[Opening EXCERPT PROVIDED section]
The latest edition of the list, published by Fortune magazine, places Amazon in first place, followed by Walmart and UnitedHealth Group. It is the first time since 2012 that Walmart has fallen from the top of the list, and only four companies in the entire history of the ranking have held that position: Amazon, Walmart, ExxonMobil, and General Motors.
Why did Amazon surpass Walmart and become the most chosen company?
Amazon did not displace Walmart just because of retail sales: it did so thanks to a diversified business model that goes far beyond e-commerce. Its revenue grew 12% year over year, more than double the 5% growth Walmart recorded in the same period.
The pillars that drove that leap are concrete and measurable:
- Amazon Web Services (AWS): generated $129 billion in revenue, with growth of 20% compared with the previous year.
- Digital advertising: Amazon’s advertising division surpassed $68 billion in revenue.
- E-commerce and third-party seller services: maintained steady growth in the core retail business.

While Walmart remains the undisputed leader in physical retail in the United States, Amazon built a high-margin digital ecosystem that no competitor has been able to replicate.
What does this change mean for consumers and the market?
Walmart’s fall in rank in the Fortune 500 does not mean the supermarket chain has lost relevance for everyday shoppers: its physical stores remain the most visited in the country.
What changed is each company’s overall economic weight, measured in annual revenue.
For consumers, Amazon’s rise reflects a clear behavior pattern: more and more households in the United States are combining in-store shopping with e-commerce, subscription services like Prime, and the consumption of digital products.
Amazon debuted in the Fortune 500 at No. 492 a little over two decades ago; today it leads the most influential list in the U.S. economy.
[Closing EXCERPT PROVIDED section]
[Opening EXERCISE DATA section]
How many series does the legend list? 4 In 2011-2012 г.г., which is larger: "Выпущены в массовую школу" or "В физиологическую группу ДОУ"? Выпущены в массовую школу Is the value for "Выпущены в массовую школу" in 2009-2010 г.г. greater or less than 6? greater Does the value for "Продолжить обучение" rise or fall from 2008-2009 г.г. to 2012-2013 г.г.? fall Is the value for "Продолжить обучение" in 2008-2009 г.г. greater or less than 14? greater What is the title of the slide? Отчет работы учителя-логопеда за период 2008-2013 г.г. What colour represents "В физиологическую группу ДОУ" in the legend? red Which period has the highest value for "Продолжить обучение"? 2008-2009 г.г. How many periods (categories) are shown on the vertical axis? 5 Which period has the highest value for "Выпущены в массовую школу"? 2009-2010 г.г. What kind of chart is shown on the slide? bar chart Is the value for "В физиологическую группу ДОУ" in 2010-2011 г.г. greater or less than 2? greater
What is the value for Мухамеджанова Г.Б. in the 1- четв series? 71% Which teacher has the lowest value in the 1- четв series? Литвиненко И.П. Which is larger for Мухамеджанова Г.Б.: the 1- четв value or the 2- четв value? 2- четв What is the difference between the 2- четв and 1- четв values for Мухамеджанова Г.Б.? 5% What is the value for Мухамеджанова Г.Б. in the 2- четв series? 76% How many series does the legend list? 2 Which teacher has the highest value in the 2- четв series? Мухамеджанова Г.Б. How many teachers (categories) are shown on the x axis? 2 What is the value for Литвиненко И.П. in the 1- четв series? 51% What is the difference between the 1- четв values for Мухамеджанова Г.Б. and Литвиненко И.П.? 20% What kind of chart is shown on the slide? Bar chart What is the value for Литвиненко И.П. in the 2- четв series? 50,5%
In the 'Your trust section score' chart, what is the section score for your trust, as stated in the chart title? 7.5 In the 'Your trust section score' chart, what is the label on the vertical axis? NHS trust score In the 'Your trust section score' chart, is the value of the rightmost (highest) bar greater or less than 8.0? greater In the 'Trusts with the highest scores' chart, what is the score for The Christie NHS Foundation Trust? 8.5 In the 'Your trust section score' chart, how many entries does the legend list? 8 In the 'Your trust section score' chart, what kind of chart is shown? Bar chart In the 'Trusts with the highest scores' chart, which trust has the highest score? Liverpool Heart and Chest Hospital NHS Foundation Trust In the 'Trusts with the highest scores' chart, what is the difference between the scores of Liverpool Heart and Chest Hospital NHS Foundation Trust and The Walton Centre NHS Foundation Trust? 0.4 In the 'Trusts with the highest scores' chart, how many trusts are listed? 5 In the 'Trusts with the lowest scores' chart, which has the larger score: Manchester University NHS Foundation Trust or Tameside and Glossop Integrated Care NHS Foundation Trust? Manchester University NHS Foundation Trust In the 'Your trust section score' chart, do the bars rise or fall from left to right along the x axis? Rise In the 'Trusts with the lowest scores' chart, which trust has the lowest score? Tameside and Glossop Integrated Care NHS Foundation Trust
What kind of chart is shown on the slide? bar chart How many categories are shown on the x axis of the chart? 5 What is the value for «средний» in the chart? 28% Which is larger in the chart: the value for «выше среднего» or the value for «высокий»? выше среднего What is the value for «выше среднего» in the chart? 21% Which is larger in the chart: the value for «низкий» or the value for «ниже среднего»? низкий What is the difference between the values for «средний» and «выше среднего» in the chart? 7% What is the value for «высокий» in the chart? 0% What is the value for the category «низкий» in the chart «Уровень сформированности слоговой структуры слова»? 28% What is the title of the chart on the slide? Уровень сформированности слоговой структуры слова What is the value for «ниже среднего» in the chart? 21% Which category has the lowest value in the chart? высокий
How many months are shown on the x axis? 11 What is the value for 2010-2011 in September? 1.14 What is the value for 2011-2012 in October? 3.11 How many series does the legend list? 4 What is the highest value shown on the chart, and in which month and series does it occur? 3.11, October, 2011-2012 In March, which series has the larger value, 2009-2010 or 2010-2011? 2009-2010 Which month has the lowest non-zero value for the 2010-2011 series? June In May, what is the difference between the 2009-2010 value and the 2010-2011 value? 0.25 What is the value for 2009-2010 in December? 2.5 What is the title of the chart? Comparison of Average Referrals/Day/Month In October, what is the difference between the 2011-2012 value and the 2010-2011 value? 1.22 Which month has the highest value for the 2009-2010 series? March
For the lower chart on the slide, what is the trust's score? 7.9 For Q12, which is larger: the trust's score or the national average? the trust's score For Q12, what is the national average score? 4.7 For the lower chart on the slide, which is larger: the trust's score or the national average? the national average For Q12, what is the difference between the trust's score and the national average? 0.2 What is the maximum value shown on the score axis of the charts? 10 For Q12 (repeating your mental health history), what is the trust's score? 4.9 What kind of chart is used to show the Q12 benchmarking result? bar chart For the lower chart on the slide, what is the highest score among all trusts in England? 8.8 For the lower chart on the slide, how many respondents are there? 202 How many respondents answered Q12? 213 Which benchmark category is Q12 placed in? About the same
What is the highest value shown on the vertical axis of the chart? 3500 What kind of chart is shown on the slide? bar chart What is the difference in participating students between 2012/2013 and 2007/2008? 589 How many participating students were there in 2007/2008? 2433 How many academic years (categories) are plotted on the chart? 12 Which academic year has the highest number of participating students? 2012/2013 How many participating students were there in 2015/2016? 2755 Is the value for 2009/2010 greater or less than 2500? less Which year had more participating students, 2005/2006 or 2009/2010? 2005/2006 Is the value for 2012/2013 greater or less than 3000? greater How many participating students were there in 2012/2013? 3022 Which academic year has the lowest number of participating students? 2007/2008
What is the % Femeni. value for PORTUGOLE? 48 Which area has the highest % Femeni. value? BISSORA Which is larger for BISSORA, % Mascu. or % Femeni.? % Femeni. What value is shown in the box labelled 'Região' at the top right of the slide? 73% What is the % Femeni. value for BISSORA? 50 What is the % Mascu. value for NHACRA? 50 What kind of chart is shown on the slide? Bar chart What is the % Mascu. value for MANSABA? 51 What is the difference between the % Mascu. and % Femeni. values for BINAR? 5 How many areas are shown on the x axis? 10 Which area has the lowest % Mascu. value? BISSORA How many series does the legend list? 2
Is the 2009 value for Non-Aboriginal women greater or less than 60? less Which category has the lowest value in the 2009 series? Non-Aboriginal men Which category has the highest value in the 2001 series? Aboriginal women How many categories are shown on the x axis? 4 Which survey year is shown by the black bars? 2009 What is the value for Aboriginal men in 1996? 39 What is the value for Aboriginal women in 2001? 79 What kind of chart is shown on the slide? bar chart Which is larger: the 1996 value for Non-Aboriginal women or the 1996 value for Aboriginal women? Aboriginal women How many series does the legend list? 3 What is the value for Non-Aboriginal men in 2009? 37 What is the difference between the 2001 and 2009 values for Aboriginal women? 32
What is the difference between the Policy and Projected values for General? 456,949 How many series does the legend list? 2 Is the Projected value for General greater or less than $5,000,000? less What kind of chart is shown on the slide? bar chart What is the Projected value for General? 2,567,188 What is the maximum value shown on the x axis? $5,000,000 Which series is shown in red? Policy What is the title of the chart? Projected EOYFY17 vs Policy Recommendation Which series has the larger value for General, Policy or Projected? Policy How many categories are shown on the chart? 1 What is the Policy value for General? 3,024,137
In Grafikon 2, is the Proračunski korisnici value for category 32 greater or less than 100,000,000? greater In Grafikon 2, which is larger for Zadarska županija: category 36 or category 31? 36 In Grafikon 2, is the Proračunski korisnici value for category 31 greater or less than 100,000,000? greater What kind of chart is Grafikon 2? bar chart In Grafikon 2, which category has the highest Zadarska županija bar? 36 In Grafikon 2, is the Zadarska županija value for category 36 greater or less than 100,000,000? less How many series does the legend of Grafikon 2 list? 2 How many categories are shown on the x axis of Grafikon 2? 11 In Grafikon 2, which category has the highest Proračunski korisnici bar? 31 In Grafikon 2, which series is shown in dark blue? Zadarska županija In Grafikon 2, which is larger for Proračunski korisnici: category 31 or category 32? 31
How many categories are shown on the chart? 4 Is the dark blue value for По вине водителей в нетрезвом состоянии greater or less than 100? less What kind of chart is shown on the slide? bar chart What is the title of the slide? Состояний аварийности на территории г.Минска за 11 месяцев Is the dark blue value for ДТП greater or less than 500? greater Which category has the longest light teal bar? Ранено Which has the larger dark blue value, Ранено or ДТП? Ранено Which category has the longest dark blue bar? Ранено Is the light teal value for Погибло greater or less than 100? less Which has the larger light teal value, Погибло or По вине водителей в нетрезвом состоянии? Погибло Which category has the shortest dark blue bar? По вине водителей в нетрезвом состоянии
[Closing EXERCISE DATA section]
◆ ASSIGNED TASK 1:
Name every company that, according to the Fortune 500 excerpt, has held first place in the ranking.
◆ ASSIGNED TASK 2:
At what position did Amazon debut in the Fortune 500, according to the Fortune 500 excerpt?

◆ ANSWER SPACE 1:
Amazon, Walmart, ExxonMobil, General Motors

◆ ANSWER SPACE 2:
No. 492